Back at a time when the family fortunes were as depleted as the blood was blue (this was before the advent of inexpensive and easily exploitable foreign labour, you must understand), enterprising Cholmondeley Murgatroyd set up a roadside 'carriage inspection service', gratis, for travelers by coach. His motto of speedy quality service, ('Stand and deliver!') so alarmed the nouveaux riche, however, that they mistook him for a common highwayman. Perhaps it was his black mask. Perhaps it was the weaponry. We shall never know.

However, it was after only three very successful years of accepting fees (and the occasional diamonds) for his services and immediately donating it all to his poor wife Marian, that Cholmondeley Murgatroyd was immortalized in legend as 'Robin Hood.' And what a stroke of luck it was, eh, that Queen Elizabeth I happened to be in a mood to hand out baronetcies at the point of a broadsword, the night Cholmondeley (Sir Grandiose, after that) chanced upon her carriage?

Proud of one's heritage, one remains,
Sir Charles Grandiose

Vito writes:

Sir C.,

what do you mean, not answering my letters week after week? you think youre better than me? you think youre being smart with me? you think youre being smart with me?

Vito Ragusa

Sir Charles replies:


Am I being smart with you? How would you ever know?

Tersely, one remains,
Sir Charles Grandiose

Alfred writes:

Picture: Kitten With A FoilDear Sir Charles,

Something has gotten into my wife that I can't comprehend.

The other evening, as I lay abed perusing the Spectator, the Tatler, and the new copy of Debret's, the Lady Ophelia, attired in naught but boots and spurs--and brandishing a riding crop, I might add--burst into my chamber, leapt upon the bed, and, as her spurs became entangled in the brocade duvet, began thrashing about. I escaped before she could do serious damage to my person with the crop.
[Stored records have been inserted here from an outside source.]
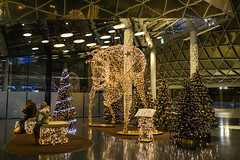 2016 MyZeil Frankfurt - Weihnachtsdekoration im IV. Stock (mercatormovens) Tags: weihnachten xmas weihnachtsdekoration weihnachtsmarktfrankfurt advent myzeil frankfurt renntier weihnachtsbäume lichterketten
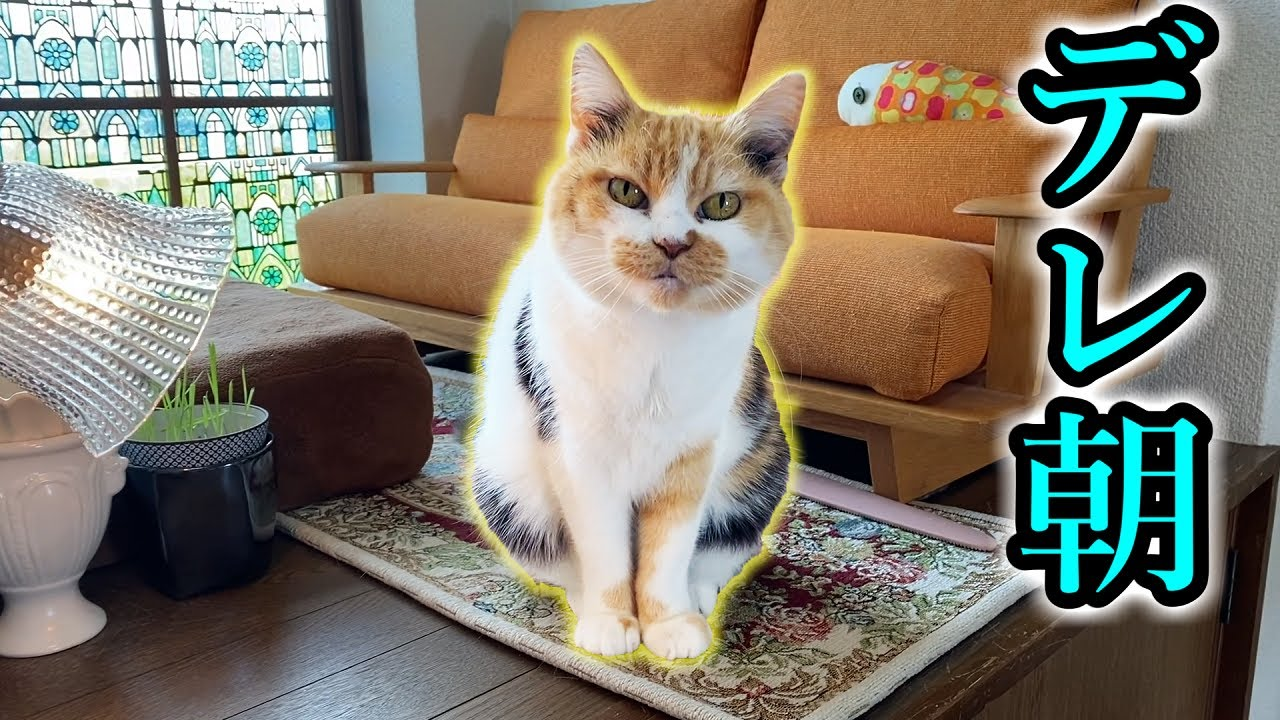 三毛猫まりものモーニングデレ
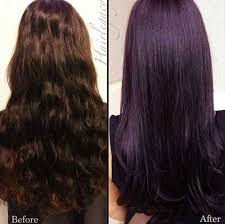 long hairstyles 2015 colours 25 dark purple hair color long hairstyles 2015 makeup ideas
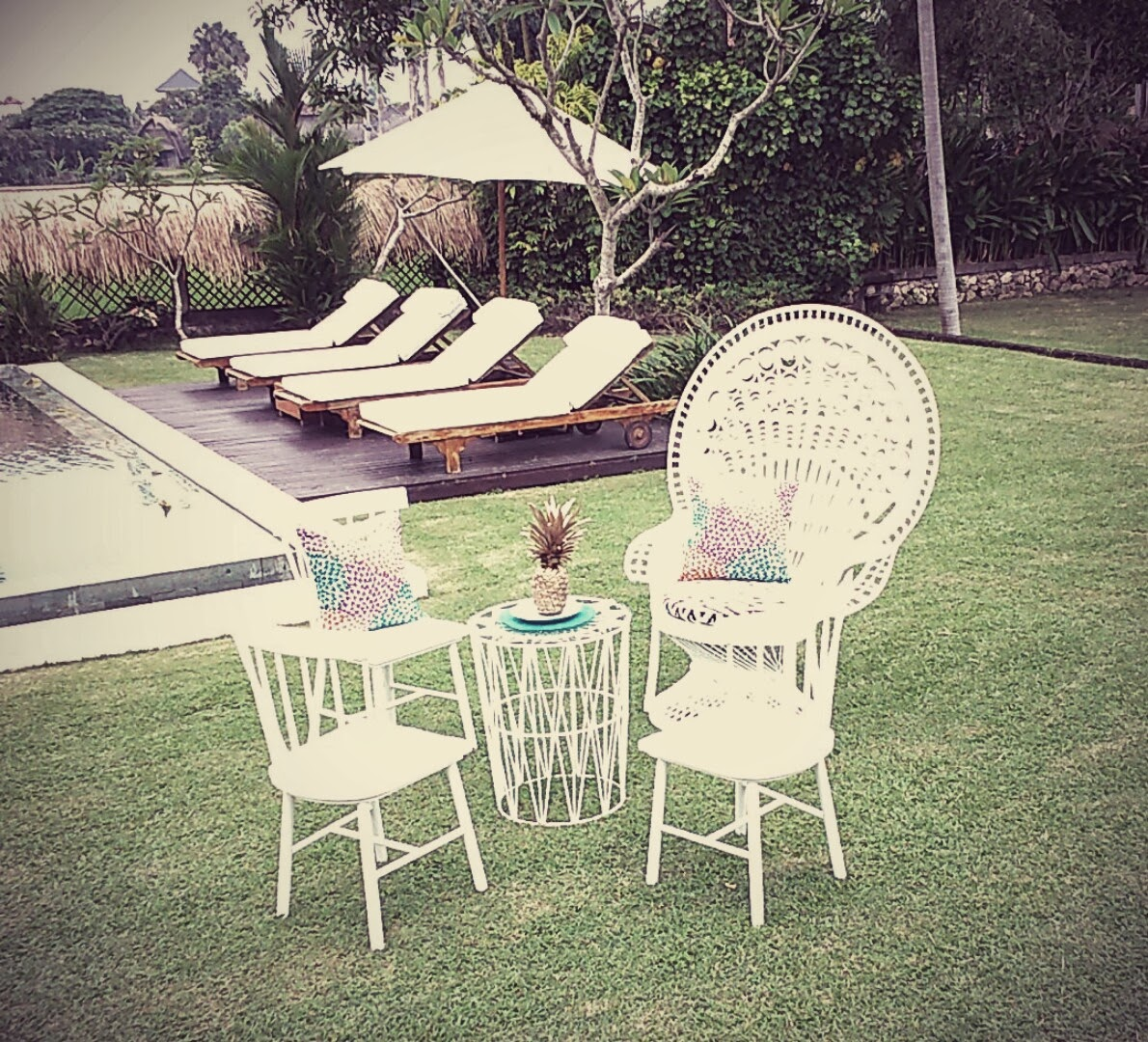 mexican low topm white nordic and peacock chairs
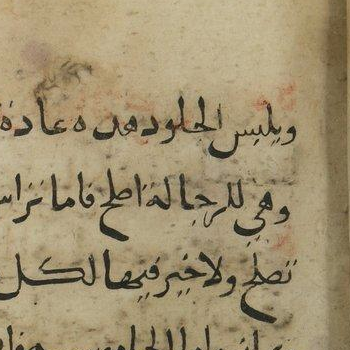 BnF Arabe 2825 31r f71.highres Kitab al-furusiyah TRUE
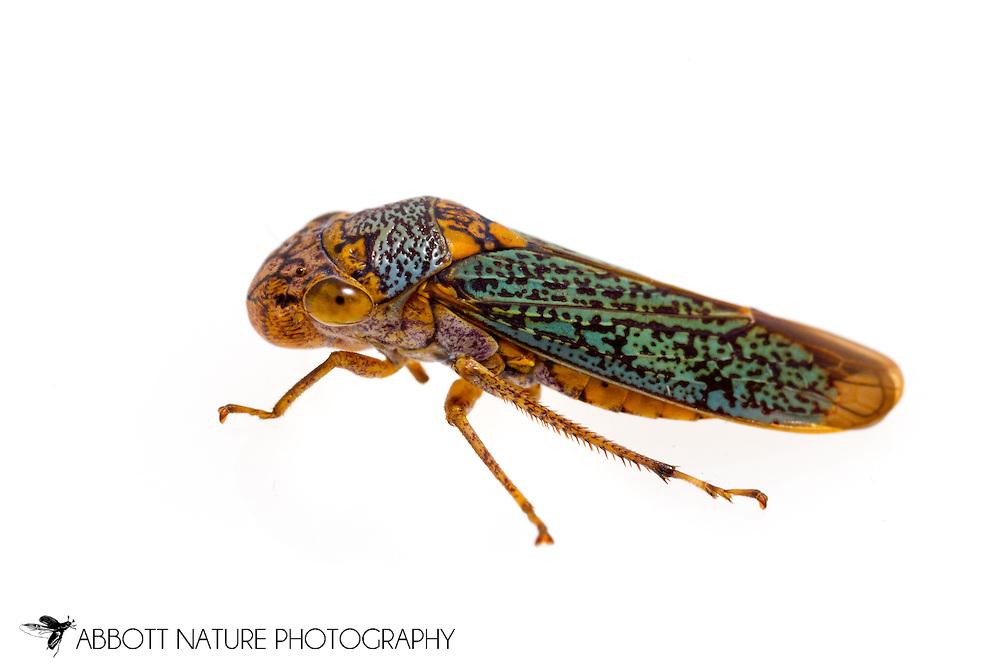 Broad-headed Sharpshooter (Oncometopia orbona)<br /> TEXAS: Jasper Co.<br /> Brookeland/Lake Sam Rayburn @ 505 Co Rd 212<br /> 21.July.2015<br /> J.C. Abbott #2768 &amp; K.K. Abbott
Fortunately, I suddenly remembered that, as secretary of the Tingleigh-Quim Hunt, I had become negligent in my duties of planning the annual hunt breakfast, and used that excuse to vacate my chamber. I spent the next several hours sequestered in my study where I finally worked out a suitable seating chart so as to avoid a repeat of last year's unfortunate incident involving Col. Wiggington, two of his ex-wives, and a large tureen of mock turtle soup.

When I returned to my chamber, there was no trace of the Lady Ophelia, save a solitary silver spur suspended from the somewhat shredded duvet. It occurs to me I haven't seen the Lady Ophelia for the last two days. Dash it all, Sir Charles, I suppose what I am inquiring of you is, What the deuce do women want?

Alfred, Lord Tingleigh-Quim

Sir Charles replies:

Lord Tingleigh-Quim,

As that blasted Frenchie, Freud, remarked, "What is it that women want? 'Appiness, that is what a woman wants." And do not we all want a handful or two of that?

In your case, however, one suspects that Lady Tingleigh-Quim is looking for a sturdy mount upon which to sit astride. Something she can really wrap her legs around. Why not find an Arabian stallion for the poor woman, so that she might have a vigorous ride or two on an afternoon before dinner?